Actualité
Le 05 jui 2016

L'écriture est un long voyage.

L'écriture, c'est comme une recette de cuisine dont on pourrait ajouter et retirer à merci tous les ingrédients pour offrir une palette infinie de saveurs. Et le cuisinier n'est pas nécessairement le meilleur juge, ni le meilleur vendeur de ses plats d'ailleurs... Les grands restaurants sont la voie royale, les petites auberges ont leur charme. Laurentlesax raconte.
Ecrire et se faire éditer : la grande route et les chemins de traverseÉcrire et se faire éditer : la grande route et les chemins de traverse

Écrire : une immense palette de saveurs et de couleurs puisque l'auteur peut y revenir à l'infini.
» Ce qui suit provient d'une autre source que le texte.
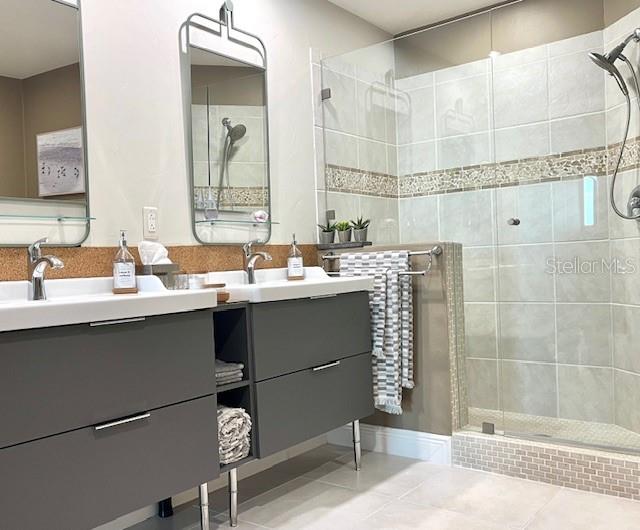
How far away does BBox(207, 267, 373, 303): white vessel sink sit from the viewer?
6.99 feet

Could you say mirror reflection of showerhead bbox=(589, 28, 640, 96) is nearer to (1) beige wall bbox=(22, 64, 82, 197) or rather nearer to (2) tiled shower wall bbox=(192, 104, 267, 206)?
(2) tiled shower wall bbox=(192, 104, 267, 206)

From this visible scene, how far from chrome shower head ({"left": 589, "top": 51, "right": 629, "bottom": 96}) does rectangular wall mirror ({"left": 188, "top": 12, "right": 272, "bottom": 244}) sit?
152cm

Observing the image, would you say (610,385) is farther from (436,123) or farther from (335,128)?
(335,128)

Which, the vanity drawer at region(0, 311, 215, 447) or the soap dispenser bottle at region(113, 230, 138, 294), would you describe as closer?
the vanity drawer at region(0, 311, 215, 447)

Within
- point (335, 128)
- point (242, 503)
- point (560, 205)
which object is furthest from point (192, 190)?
point (560, 205)

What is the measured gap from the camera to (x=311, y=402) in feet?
7.69

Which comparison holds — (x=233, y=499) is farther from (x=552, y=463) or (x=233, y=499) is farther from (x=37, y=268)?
(x=552, y=463)

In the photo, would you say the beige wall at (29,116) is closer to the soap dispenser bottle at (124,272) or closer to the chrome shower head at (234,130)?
the soap dispenser bottle at (124,272)

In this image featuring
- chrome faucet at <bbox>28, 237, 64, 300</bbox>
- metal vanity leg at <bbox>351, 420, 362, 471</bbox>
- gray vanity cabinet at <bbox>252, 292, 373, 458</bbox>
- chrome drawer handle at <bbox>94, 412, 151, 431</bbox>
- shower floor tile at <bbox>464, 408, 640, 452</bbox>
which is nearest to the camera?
chrome drawer handle at <bbox>94, 412, 151, 431</bbox>

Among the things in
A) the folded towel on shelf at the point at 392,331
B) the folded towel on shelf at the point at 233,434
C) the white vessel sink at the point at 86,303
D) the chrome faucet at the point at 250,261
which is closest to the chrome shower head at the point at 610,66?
the folded towel on shelf at the point at 392,331

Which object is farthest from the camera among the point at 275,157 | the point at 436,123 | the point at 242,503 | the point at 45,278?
the point at 436,123

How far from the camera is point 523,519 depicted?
2.13m

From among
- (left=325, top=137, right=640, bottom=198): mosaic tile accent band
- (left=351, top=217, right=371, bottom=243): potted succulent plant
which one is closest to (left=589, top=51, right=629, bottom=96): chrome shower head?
(left=325, top=137, right=640, bottom=198): mosaic tile accent band

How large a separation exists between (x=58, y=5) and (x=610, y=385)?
106 inches
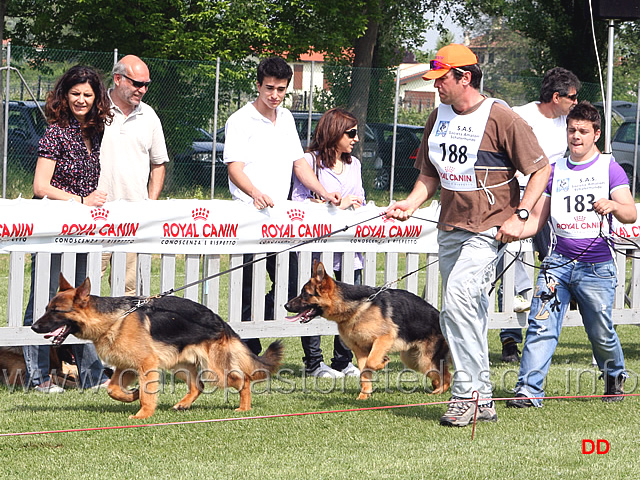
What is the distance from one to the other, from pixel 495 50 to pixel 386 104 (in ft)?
158

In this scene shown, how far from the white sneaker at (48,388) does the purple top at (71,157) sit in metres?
1.33

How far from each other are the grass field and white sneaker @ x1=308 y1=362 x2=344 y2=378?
452 mm

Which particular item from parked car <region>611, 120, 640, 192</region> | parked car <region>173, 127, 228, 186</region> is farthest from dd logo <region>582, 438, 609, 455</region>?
parked car <region>611, 120, 640, 192</region>

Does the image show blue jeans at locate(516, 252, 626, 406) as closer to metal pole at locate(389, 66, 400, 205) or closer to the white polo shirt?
the white polo shirt

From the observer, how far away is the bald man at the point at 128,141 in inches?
276

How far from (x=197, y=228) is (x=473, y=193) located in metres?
2.32

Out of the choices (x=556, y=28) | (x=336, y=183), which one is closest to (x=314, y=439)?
(x=336, y=183)

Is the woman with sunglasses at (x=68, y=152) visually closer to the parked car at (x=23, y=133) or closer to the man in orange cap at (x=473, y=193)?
the man in orange cap at (x=473, y=193)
L'écriture est un voyage. Voyage pour le lecteur bien-sûr, mais aussi évidemment voyage pour celui qui écrit. Voyage intérieur, dans l'imaginaire de son histoire, de son besoin de raconter. C'est un lieu commun. Une banalité, mais quand même. Vient cependant un moment où ce voyage solitaire de l'écrivain au fil de son texte ne se suffit plus à lui-même. On écrit, on ré-ecrit... on se lit, on se relit, tout seul dans son coin. Comme une recette de cuisine que l'on prépare, qu'on goûte et qu'on regoûte. On rajoute du sel, du poivre. On hésite. Encore un peu de sel. Non, là il y en a trop. L'avantage du sel en écriture, c'est qu'on peut en enlever lorsqu'on en a trop versé. Mais, du coup, on n'arrête pas d'en mettre et d'en enlever sans jamais trouver le parfait dosage... Bref, on ne sait plus trop quel goût ça a au bout du compte... et il faut bien à un moment se confronter à un avis extérieur, passer sa cuillère en bois à une autre bouche en scrutant son regard, sa mimique, pour savoir... si c'est bon, si ce n'est pas trop salé, trop sucré, trop fade ou trop épicé. Si c'est juste mangeable même...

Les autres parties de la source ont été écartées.